» Problem description
Could you write out the records below exactly as they appear, leaving out any pictures?

(Spatial questions tied to pictures)
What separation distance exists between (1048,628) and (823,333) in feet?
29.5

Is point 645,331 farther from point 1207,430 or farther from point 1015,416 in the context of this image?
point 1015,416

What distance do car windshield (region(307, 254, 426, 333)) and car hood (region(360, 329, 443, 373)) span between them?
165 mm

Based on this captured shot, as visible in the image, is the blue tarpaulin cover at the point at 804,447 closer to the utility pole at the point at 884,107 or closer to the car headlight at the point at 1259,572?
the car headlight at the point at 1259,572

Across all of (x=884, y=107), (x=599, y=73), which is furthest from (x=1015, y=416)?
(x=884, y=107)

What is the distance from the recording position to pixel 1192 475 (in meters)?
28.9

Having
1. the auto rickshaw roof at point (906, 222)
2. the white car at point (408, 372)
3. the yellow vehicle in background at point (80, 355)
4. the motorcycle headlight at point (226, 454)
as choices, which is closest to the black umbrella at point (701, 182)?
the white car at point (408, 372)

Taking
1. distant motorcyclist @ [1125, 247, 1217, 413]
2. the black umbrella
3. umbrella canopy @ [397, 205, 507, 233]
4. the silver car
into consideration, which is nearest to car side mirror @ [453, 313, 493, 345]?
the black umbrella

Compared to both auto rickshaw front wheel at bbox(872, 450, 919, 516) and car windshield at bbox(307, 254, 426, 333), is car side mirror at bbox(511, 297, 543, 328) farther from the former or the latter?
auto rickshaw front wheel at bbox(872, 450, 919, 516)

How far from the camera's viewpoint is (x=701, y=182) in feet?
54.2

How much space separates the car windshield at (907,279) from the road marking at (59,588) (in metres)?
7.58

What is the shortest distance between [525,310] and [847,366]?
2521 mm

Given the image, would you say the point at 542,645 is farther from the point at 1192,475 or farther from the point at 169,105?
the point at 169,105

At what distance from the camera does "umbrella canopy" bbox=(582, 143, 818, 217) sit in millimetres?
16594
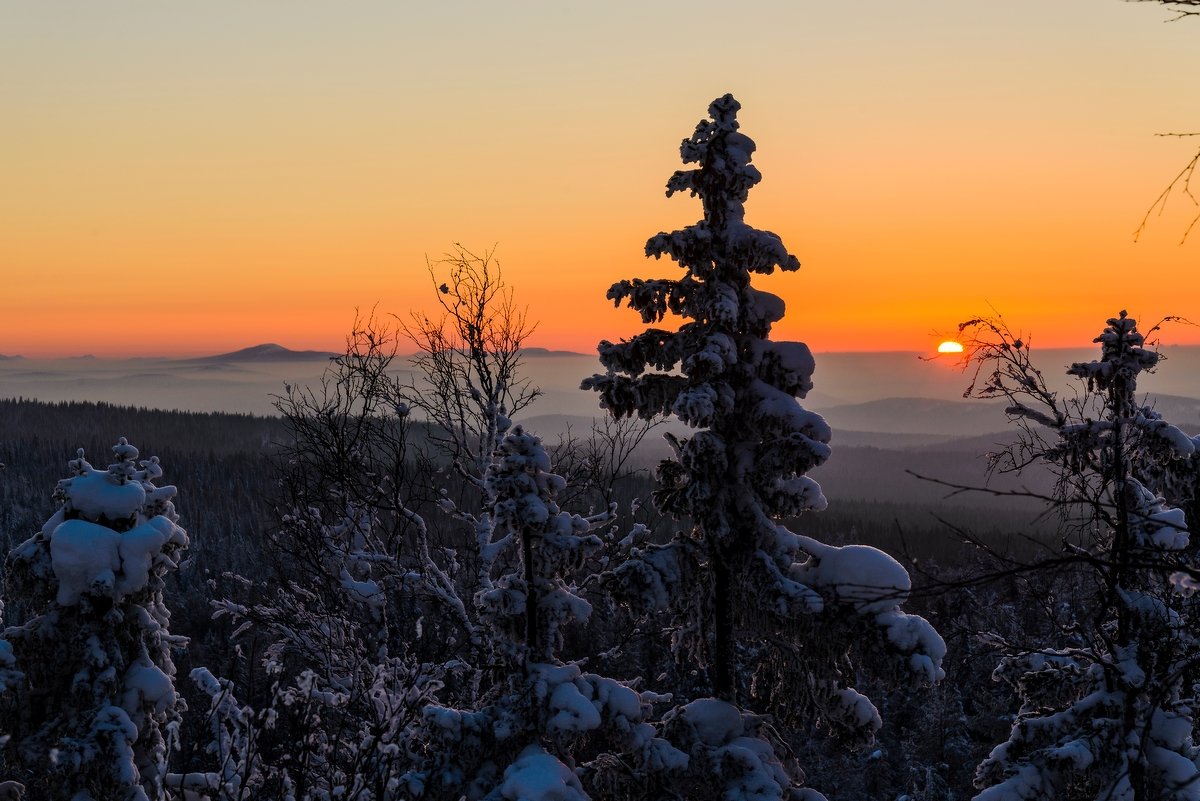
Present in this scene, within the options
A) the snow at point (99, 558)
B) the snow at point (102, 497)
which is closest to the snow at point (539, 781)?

» Output of the exercise
What separation distance exists between (1048,628) and (823,333) in feet?
29.5

Is point 645,331 farther from point 1207,430 or farther from point 1015,416 in the context of this image?
point 1015,416

What distance do car windshield (region(307, 254, 426, 333)) and car hood (region(360, 329, 443, 373)) span between them?
165 mm

Based on this captured shot, as visible in the image, is the blue tarpaulin cover at the point at 804,447 closer to the utility pole at the point at 884,107 or closer to the car headlight at the point at 1259,572?
the car headlight at the point at 1259,572

Across all of (x=884, y=107), (x=599, y=73), which is furthest from (x=1015, y=416)?
(x=884, y=107)

What is the distance from the recording position to pixel 1192 475 (in meters)?
28.9

Having
1. the auto rickshaw roof at point (906, 222)
2. the white car at point (408, 372)
3. the yellow vehicle in background at point (80, 355)
4. the motorcycle headlight at point (226, 454)
as choices, which is closest to the black umbrella at point (701, 182)?
the white car at point (408, 372)

Taking
1. distant motorcyclist @ [1125, 247, 1217, 413]
2. the black umbrella
3. umbrella canopy @ [397, 205, 507, 233]
4. the silver car
into consideration, which is nearest to car side mirror @ [453, 313, 493, 345]?
the black umbrella

Compared to both auto rickshaw front wheel at bbox(872, 450, 919, 516) and car windshield at bbox(307, 254, 426, 333), is car side mirror at bbox(511, 297, 543, 328) farther from the former or the latter?
auto rickshaw front wheel at bbox(872, 450, 919, 516)

How far from the camera's viewpoint is (x=701, y=182) in feet?
54.2

How much space separates the car windshield at (907,279) from the road marking at (59,588) (in metres)?
7.58

What is the shortest distance between [525,310] and [847,366]?
2521 mm

Given the image, would you say the point at 542,645 is farther from the point at 1192,475 or farther from the point at 169,105?
the point at 169,105

At what distance from the camera does "umbrella canopy" bbox=(582, 143, 818, 217) sit in millimetres?
16594
Present in this scene, within the options
A) the snow at point (99, 558)
B) the snow at point (102, 497)
which is closest to the snow at point (539, 781)?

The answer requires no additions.